В эпилоге романа Раскольников, дитя огромного мрачного города, попав в Сибирь, оказывается в новом, необычном для него мире — он вырван из фантастической больной жизни Петербурга, из той искусственной почвы, которая взрастила его страшную идею. Это иной, доселе чуждый Раскольникову мир, мир народной жизни, вечно обновляющейся природы.

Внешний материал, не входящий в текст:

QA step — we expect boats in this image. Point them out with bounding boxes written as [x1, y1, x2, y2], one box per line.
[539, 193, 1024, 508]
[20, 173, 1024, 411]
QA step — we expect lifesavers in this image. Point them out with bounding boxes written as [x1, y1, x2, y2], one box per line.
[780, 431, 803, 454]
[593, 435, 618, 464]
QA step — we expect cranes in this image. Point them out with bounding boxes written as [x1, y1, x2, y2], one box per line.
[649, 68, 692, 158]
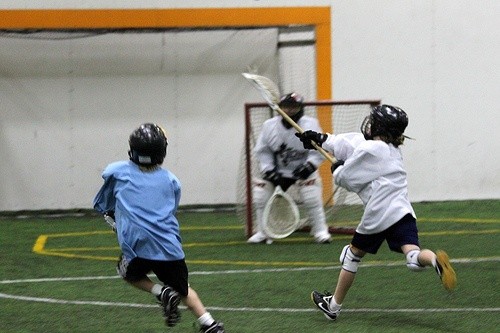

Весной, когда так остро и как бы заново пробуждается в человеке жизнь, когда так непосредственно, по-детски неудержимо, возвращается каждый раз вечная радость бытия, — в ясный и тёплый весенний день, в краю, где “как бы самое время остановилось, точно не прошли ещё века Авраама и стад его,” — приходит к Раскольникову возрождение, вновь и уже окончательно охватывает его “необъятное ощущение полной и могучей жизни”. Теперь должен начаться его новый путь — новая жизнь. Раскольников расстаётся со своей идеей бунта и своеволия, он выходит на тот каменистый и трудный путь, которым не колеблясь — с мукой и радостью — идёт тихая Соня.
Но неужели Раскольников — мыслящий, действующий, борющийся Раскольников — откажется от сознания и суда? Достоевский знает, что новую жизнь Раскольникову “надо ещё дорого купить, заплатить за неё великим, будущим подвигом”. И, конечно, свой великий, будущий подвиг Раскольников мог совершить только как Раскольников, со всей мощью и остротой своего сознания, но и с новой высшей справедливостью своего суда, на путях “ненасытимого сострадания”. Это будет подвиг человеколюбия, а не ненависти к людям, подвиг единения, а не обособления.
Но это уже другая история, история возрождения и творчества, это долгий, мучительный путь “от себя к себе”, путь, который обязан пройти каждый человек для того, чтобы иметь право называться человеком.
“Всё в тяби,” — утверждали старообрядцы-раскольники, и герой Достоевского становится на сложный путь познания самого себя, ибо “познай самого себя, и ты познаешь мир”. Но это уже не бунт.